3. Supplementation and Relevance
This third part of our approach builds on “The Full Development of Thought” that I mentioned earlier. In a curriculum, there should be opportunities for multiple extensions of the same activity providing repetition and additional exploration. Doing this allows for similar materials, to be split between a variety of multi-disciplinary concepts. In turn, this approach allows children to explore all areas of the concept in a way that works for them. Each child knows how to do something in each of the curriculum areas, whether its math, cultural, science, or language. There is something that is familiar in each one of these areas. Creating appropriate, and well thought out extensions, means that each child has the opportunity to learn in any given area. An example of this structure is our Historical Numeral Overview materials. A student can explore six different number systems used in ancient times, while at the same time study the gods related to that same ancient civilization. In addition, a student can take one of these civilizations and study it in the context of the Timeline of Numbers, the Timeline of Ancient Civilizations, the History of Language, or as part of the study of different numerical and mathematical bases.
It’s the concept of relevance, interconnection, consistency and calibration that makes the difference. Having a timeline that is 30” wide as opposed to 18” doesn’t’ make it a better timeline. Having a consistent time scale that matches and corresponds to other timelines so that students can understand cause and effect relationships, makes the difference.

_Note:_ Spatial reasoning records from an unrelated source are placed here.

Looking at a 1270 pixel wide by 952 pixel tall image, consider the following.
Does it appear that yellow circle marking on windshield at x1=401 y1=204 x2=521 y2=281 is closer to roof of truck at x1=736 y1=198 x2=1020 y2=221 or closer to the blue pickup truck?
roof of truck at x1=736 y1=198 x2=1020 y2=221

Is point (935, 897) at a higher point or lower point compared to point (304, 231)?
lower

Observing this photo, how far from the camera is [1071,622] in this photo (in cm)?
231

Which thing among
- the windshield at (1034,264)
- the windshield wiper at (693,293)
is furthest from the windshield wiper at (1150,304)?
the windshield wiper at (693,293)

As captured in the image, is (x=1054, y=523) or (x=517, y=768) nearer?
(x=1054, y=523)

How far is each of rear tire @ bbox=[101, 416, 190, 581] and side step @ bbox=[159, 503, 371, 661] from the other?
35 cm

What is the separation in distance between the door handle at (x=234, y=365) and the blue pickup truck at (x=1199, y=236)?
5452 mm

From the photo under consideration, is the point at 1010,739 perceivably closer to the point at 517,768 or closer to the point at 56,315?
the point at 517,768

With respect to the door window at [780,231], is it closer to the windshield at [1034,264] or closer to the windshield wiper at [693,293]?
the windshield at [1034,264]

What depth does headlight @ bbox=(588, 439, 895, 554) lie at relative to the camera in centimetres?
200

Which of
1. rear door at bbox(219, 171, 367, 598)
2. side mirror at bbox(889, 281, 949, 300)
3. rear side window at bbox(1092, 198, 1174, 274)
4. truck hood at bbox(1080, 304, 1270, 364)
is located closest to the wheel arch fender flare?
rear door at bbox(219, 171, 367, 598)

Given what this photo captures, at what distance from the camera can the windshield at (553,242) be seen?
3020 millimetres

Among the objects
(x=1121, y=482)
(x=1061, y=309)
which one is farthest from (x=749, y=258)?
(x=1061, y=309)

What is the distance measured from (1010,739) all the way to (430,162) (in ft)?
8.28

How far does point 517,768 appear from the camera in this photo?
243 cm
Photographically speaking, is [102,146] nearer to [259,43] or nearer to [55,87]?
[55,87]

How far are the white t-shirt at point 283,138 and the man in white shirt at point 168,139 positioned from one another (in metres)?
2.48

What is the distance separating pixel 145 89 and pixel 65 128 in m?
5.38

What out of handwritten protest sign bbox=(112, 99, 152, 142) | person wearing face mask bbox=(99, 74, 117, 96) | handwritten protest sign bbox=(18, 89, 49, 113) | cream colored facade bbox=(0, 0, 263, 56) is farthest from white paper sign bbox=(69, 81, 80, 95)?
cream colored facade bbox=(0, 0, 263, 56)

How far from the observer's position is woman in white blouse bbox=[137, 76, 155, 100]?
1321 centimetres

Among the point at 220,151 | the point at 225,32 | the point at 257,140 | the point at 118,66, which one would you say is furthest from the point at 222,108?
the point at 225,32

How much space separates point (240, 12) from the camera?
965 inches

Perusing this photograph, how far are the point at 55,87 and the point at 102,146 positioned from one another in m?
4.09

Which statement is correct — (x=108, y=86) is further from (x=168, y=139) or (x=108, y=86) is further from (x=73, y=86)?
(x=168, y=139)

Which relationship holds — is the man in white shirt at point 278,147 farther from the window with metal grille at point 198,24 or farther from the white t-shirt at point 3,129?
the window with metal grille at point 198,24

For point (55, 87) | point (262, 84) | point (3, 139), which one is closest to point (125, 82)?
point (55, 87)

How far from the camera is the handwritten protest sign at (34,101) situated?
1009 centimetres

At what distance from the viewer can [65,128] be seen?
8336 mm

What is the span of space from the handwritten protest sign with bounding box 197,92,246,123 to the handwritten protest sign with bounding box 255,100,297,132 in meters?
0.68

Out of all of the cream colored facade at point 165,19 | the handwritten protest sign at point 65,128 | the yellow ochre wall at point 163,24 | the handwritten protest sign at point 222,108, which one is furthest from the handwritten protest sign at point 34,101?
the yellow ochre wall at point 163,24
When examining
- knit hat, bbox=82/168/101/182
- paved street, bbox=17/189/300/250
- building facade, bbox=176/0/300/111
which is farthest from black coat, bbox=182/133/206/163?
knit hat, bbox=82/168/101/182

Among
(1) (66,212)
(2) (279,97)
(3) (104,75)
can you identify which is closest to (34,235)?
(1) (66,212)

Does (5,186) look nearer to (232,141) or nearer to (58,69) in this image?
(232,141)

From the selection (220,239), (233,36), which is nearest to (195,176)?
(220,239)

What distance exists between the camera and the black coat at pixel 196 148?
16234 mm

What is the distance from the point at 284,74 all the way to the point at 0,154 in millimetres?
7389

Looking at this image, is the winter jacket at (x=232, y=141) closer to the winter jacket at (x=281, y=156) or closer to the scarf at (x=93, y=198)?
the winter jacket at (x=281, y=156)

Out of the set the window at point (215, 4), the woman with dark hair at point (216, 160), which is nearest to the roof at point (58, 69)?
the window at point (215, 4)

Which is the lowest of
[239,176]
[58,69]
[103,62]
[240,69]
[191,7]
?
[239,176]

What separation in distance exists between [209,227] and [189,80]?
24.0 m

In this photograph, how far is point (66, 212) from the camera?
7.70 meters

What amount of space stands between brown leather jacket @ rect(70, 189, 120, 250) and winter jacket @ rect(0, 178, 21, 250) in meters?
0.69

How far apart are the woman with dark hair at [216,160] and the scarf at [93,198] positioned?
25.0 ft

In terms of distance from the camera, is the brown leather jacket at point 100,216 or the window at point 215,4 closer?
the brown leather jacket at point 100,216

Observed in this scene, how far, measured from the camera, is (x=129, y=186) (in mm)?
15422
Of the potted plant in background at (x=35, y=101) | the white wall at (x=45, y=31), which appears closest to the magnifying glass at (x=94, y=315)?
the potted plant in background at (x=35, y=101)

If we are going to call ourselves publishers, we need to begin acting as professional publishers that meet the broader needs of a movement. We need to stop looking at what we produce as isolated successes that might apply to the broader community. Montessori, as a methodology, a movement, a way of living and learning, deserves better than what is currently being offered by many so called publishers. As we continue to educate the children of tomorrow it is becoming more evident that we not only seek standards, but the deeper understanding that comes through providing well designed curricula that encourage children to think, explore, and understand.